TASK BRIEF:
Using the records below, count the lines containing "States" and give only the total.
++++ INFORMATION ++++
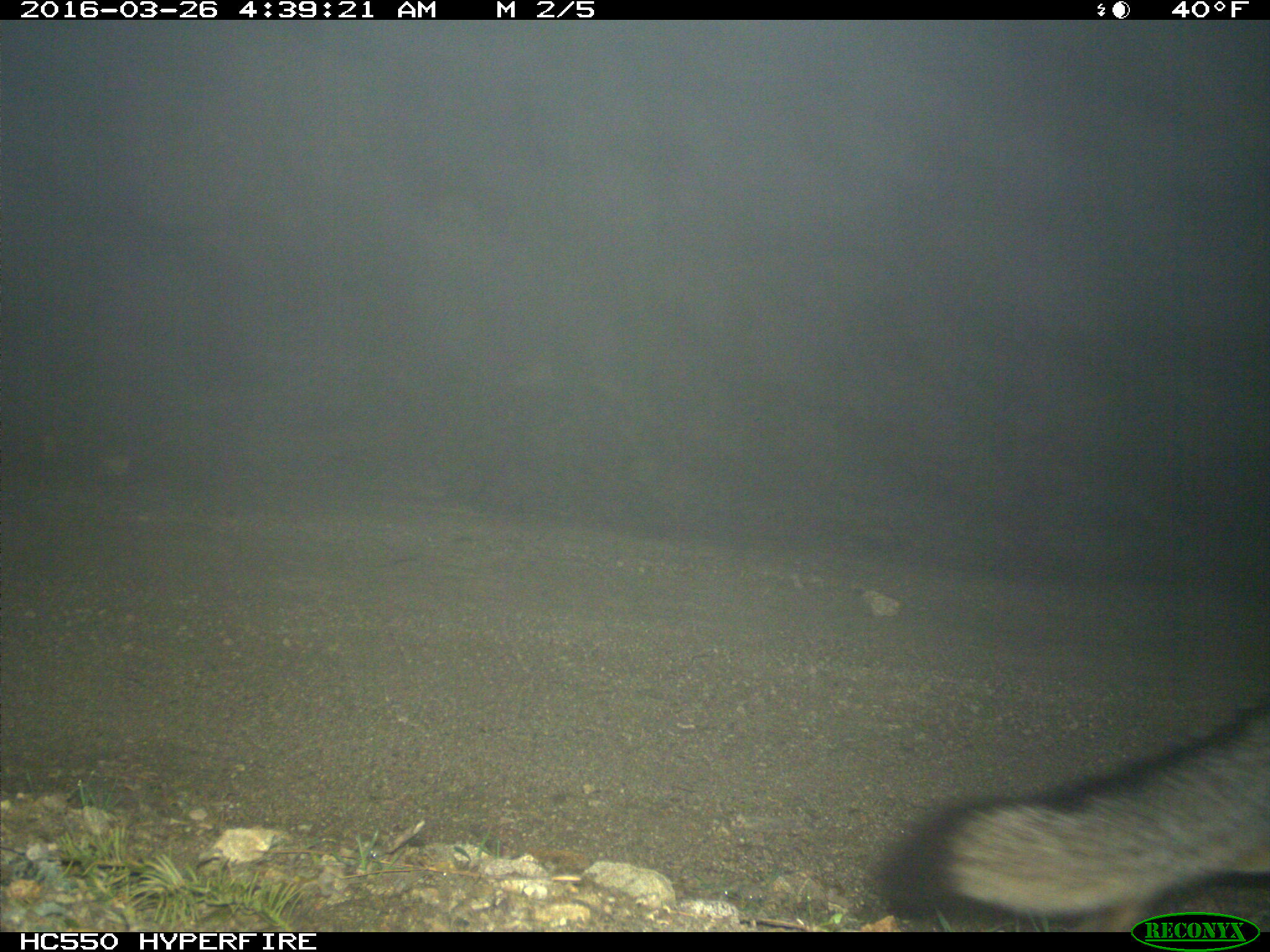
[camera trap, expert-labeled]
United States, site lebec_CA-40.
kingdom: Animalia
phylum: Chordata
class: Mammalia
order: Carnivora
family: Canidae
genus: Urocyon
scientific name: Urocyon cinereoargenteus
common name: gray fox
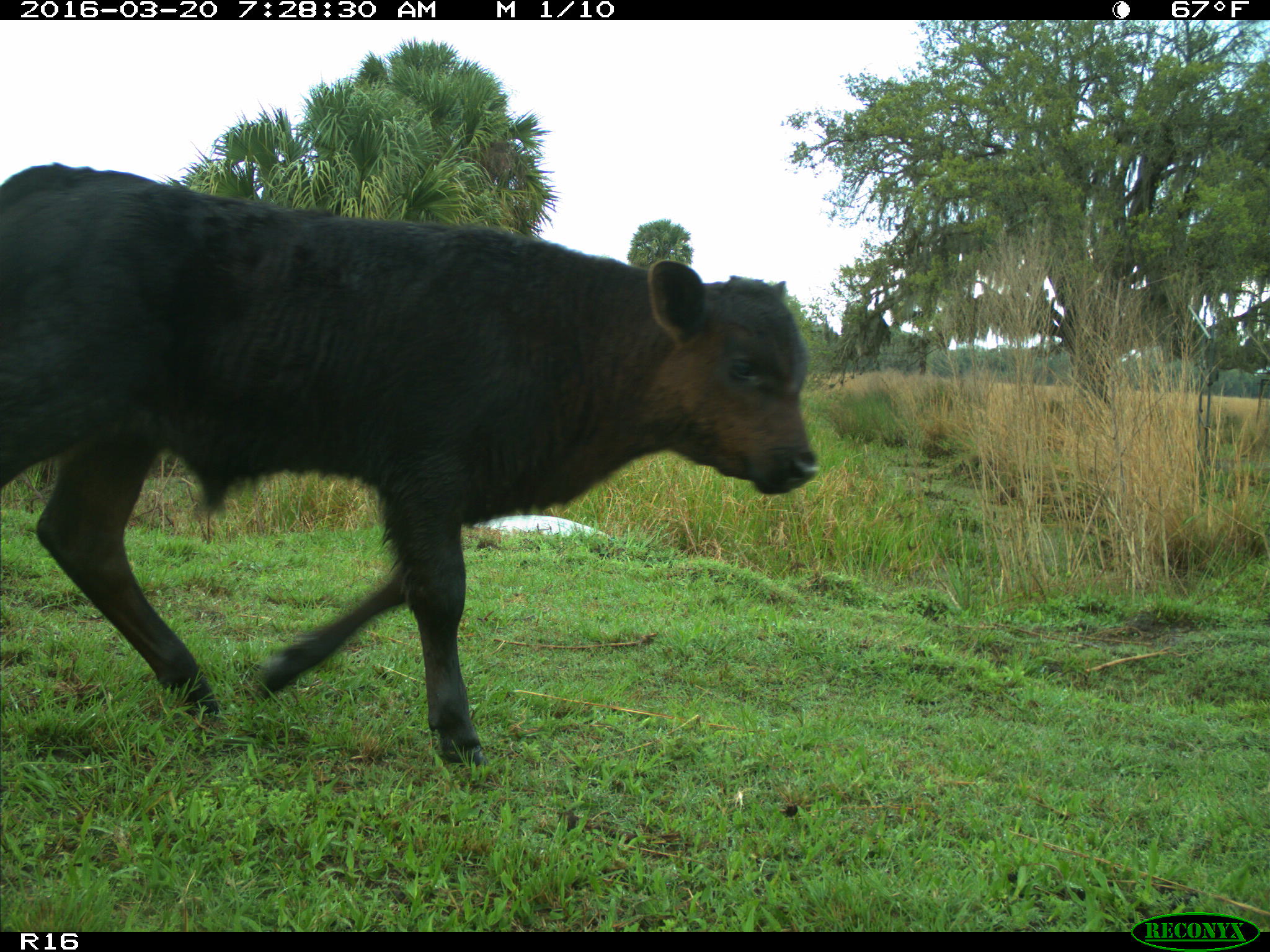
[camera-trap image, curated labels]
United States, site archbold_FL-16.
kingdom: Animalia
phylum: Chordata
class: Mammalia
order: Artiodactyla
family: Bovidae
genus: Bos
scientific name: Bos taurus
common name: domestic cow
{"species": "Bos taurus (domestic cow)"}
++++
++++ INFORMATION ++++
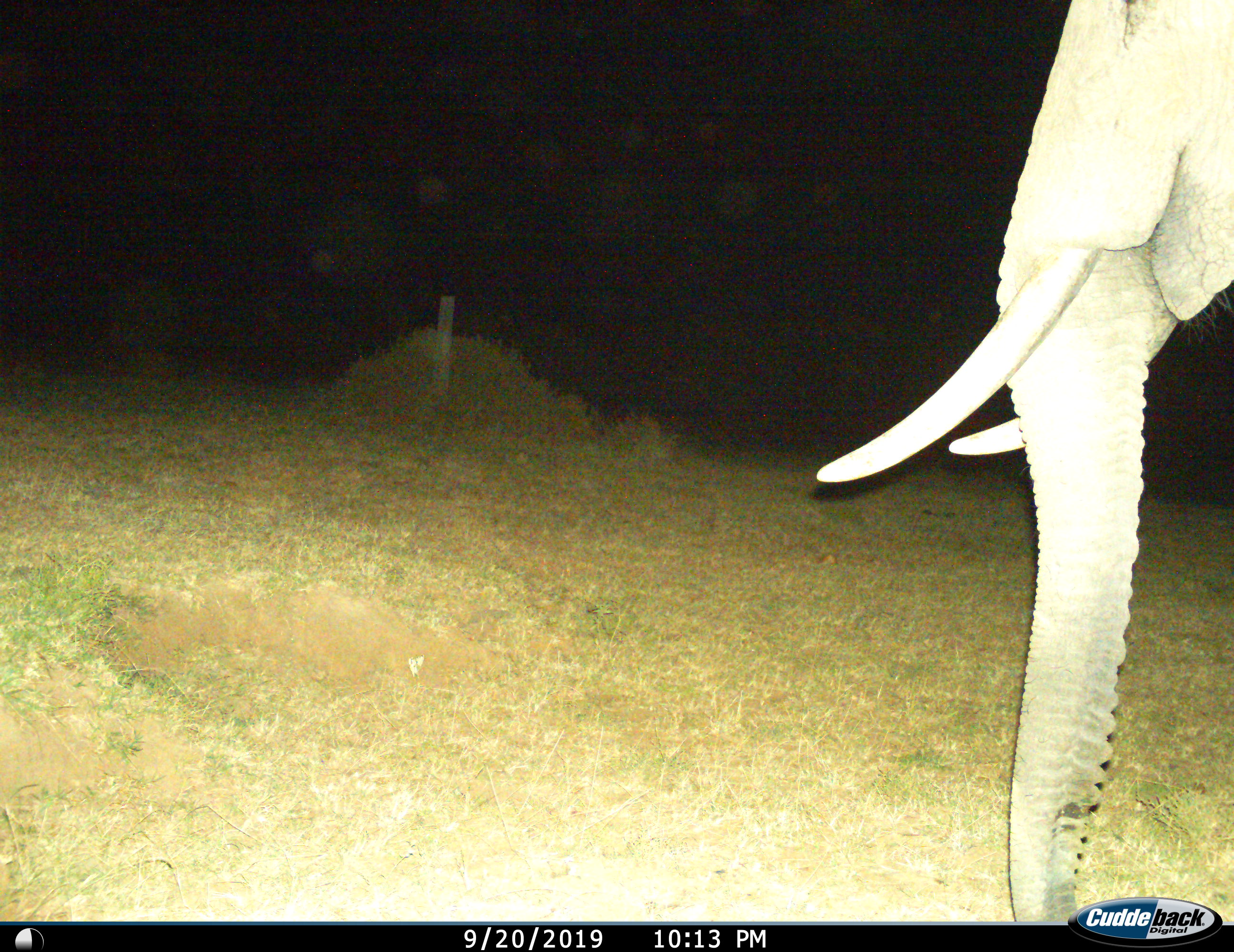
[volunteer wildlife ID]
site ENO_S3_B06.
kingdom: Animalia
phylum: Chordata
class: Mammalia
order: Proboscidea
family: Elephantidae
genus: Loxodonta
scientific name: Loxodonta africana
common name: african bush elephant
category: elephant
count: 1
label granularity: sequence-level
++++
SOLUTION FOR THIS PROBLEM:
2